ACA Report Card: One Year of Obamacare and the Individual Insurance Mandate


Craig Klugman

Publish date

January 23, 2015

by Craig M. Klugman

The United States has passed a milestone, the first year of the Affordable Care Act’s insurance mandate. This is the requirement that all U.S. residents have health insurance whether through an employer, an organization, or via the insurance marketplaces. Opponents of the ACA (also known as “Obamacare”) feared that this act would destroy the country by decimating the economy, creating a federal government takeover of healthcare, forcing employers to drop coverage, workers quitting who no longer need their employer-based health insurance, and companies cutting workers to stay below minimum thresholds.

The results of the first year are positive. There are increases in people with insurance coverage, increases in access to medical services, and increase filling of prescriptions. There was also a decrease in consumer stress about being able to pay for medical care.

One year in and the sky has not fallen. A report by the Commonwealth Fund has found a 5% decrease in uninsured adults (ages 19-64). In young adults (ages 19-34), the uninsured rate is now 18% compared to 28 percent a year before. And among Latinos, the uninsured rate is 23%, down from 36%. In regards to individuals under 138 percent of the poverty line, the uninsured rate dropped to 24 percent from 35 percent. And of people who visit the insurance marketplaces, a full 51% enroll in a plan.

Of those who bought insurance through the marketplaces, 60% found it easy to pay their premium, 60% used their new plan to visit a doctor or hospital, or to fill a prescription. A full 64% of people said that without their insurance, they could not have afforded the care they received.

According to the Kaiser Family Foundation, premiums for 2015 have not skyrocketed as ACA opponents predicted. On average, silver level plan premiums have decreased 0.8% and bronze plans increased by an average of 3.3%. These are low increases for modern history. In fact, health care spending as a proportion of the U.S. economy grew at its lowest rate in 53 years.

Does this mean that the ACA was successful? It appears to have been so, at least for 2014. However, pundits are already saying that despite their wrong predictions of huge increases in 2015, those increases are really going to hit in 2016. Obviously, it’s difficult to trust soothsayers who have been wrong so far.

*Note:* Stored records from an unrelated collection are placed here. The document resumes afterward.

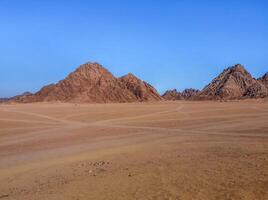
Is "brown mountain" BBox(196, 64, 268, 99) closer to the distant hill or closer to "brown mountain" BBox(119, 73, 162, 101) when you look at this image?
the distant hill

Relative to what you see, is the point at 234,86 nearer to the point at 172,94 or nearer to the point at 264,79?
the point at 264,79

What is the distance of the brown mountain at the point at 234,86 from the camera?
12311cm

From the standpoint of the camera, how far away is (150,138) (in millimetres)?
21781

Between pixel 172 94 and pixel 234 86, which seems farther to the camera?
pixel 172 94

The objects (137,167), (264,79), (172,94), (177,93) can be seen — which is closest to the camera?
(137,167)

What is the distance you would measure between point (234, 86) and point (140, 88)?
34208 mm

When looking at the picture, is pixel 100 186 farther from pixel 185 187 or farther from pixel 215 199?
pixel 215 199

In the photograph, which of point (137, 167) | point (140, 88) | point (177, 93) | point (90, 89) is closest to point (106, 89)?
point (90, 89)

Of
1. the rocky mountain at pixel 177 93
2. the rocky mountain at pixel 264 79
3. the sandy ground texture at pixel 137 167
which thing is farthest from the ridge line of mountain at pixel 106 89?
the sandy ground texture at pixel 137 167

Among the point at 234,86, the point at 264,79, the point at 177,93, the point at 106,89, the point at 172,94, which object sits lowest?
the point at 106,89

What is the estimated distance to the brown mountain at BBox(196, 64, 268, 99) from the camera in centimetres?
12311

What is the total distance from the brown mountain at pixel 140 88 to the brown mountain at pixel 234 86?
1762cm

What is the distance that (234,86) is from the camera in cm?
13550

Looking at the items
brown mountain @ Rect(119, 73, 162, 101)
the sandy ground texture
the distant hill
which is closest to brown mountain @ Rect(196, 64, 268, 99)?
the distant hill
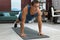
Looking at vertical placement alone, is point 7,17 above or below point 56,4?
below

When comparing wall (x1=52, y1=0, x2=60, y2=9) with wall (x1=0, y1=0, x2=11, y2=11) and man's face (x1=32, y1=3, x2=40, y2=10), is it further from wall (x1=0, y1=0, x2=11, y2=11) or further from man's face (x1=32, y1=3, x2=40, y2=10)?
man's face (x1=32, y1=3, x2=40, y2=10)

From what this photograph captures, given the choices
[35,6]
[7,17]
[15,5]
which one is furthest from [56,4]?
[35,6]

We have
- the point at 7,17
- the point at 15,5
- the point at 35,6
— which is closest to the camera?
the point at 35,6

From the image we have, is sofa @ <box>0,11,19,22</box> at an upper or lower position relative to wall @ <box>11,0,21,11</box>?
lower

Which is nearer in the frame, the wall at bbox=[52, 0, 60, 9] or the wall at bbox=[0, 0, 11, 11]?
the wall at bbox=[52, 0, 60, 9]

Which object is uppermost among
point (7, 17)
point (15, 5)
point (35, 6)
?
point (35, 6)

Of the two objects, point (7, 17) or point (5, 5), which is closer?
point (7, 17)

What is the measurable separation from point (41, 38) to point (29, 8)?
97cm

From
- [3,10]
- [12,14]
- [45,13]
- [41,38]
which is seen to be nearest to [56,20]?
[45,13]

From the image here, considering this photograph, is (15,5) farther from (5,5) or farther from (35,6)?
(35,6)

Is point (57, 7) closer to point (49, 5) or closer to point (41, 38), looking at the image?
point (49, 5)

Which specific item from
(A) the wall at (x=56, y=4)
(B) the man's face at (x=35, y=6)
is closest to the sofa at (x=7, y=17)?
(A) the wall at (x=56, y=4)

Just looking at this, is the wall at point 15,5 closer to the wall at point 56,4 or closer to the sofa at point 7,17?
the sofa at point 7,17

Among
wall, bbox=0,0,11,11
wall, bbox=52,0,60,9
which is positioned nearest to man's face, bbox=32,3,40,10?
wall, bbox=52,0,60,9
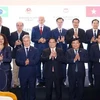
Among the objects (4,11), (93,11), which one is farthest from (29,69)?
(93,11)

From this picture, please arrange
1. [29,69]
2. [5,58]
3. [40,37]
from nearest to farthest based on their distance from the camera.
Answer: [5,58] < [29,69] < [40,37]

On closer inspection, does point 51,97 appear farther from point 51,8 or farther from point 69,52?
point 51,8

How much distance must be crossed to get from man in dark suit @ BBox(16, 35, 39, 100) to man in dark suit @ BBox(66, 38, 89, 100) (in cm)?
75

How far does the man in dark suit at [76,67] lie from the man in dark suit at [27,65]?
0.75 m

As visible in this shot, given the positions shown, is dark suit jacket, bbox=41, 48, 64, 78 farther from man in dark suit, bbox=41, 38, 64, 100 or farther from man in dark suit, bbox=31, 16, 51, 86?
man in dark suit, bbox=31, 16, 51, 86

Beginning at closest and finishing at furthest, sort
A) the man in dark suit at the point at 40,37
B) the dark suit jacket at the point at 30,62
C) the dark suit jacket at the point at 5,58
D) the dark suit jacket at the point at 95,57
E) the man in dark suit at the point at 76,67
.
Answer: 1. the dark suit jacket at the point at 5,58
2. the dark suit jacket at the point at 30,62
3. the man in dark suit at the point at 76,67
4. the dark suit jacket at the point at 95,57
5. the man in dark suit at the point at 40,37

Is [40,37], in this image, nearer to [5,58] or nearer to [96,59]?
[5,58]

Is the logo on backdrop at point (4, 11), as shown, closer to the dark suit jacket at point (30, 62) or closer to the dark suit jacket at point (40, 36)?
the dark suit jacket at point (40, 36)

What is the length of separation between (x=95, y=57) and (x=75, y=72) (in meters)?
0.59

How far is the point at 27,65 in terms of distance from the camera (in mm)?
5312

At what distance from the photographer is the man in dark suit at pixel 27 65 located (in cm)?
530

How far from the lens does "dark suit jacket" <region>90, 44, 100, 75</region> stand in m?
5.69

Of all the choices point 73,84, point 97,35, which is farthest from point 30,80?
point 97,35

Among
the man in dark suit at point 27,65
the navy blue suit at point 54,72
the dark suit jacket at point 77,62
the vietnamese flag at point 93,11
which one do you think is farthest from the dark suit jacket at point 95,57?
the vietnamese flag at point 93,11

But there are some real concerns about the ACA’s future. The new House of Representatives passed a bill that raises the definition of “full time” employee from the ACA’s definition of 30 hours, to 40 hours. That means someone who works 39 hours, or even a standard 37.5 hours, no longer would have to receive employer health insurance. Other bills are surely to come from this Congress as separate pieces of legislation or as riders to essential bills. President Obama has stated that he will veto any attempt to override or weaken the ACA during his last two years in office.

In 2014, the House Republicans filed a lawsuit against the Obama Administration purporting that (1) the delay on the employer mandate was illegal and (2) that the wording of the ACA only allows federal subsidies for people who buy insurance on state-run exchanges. Fourteen states run their own exchanges, but 36 states elected for the federal government to run their exchanges. Thus, people with subsidies in 36 states could lose that benefit if the suit is successful. Arguments will be heard on March 4.

A third challenge to the ACA, surprisingly, comes from large business and many of the people who have supported the law. In 2018, the ACA provides for so-called “Cadillac plans” to be taxed. These are insurance plans that cost more than $10,200 for an individual per year (or $27,500 for a family) in health benefits (premiums, flexible spending and health savings accounts exclusive of vision and dental). The new excise tax would be 40% on the cost exceeding these values. Its goal is to subsidize the exchanges, reduce health care costs, and to reduce an inequality in employer-sponsored plans (which are paid for with before tax dollars) versus exchange and personal plans (after tax dollars). In response, most employers with these plans have been eliminating their highest benefit programs, increasing premiums, deductibles and co-payments.

The “Cadillac” change was most widely discussed recently by the faculty of Harvard University who complained about higher premiums, copays, and deductibles. With no change in the current law, other employers with generous allowance for a very modest increase in inflation. This means over time, more and more plans will fall under this excise tax.

A fourth threat is the subscriber mix. Only once 2014 tax returns are filed will we know what percent of people opted to pay the penalty rather than take out insurance. The young and healthy are needed to pay premiums into the pool to help subsidize those who require care. If the pool has too many people who are sick and not enough who are well, then it can financially unsustainable.

In 2015, the Affordable Care Act will see increasing federal matches for CHIP programs. Employers with more than 100 employees must cover insurance for their workers starting this year. The fee for not having coverage increases by nearly double (for families with income under $48,700). These changes are small compared to 2014, but are key components of keeping the program viable.

Whether one supports Obamacare, opposes it, or prefers another system such as single payer or an open market, the fact that more people have insurance and more people are receiving needed care is a boon. This is just the beginning in an enormous experiment and whether it succeeds will only be known in the decades ahead.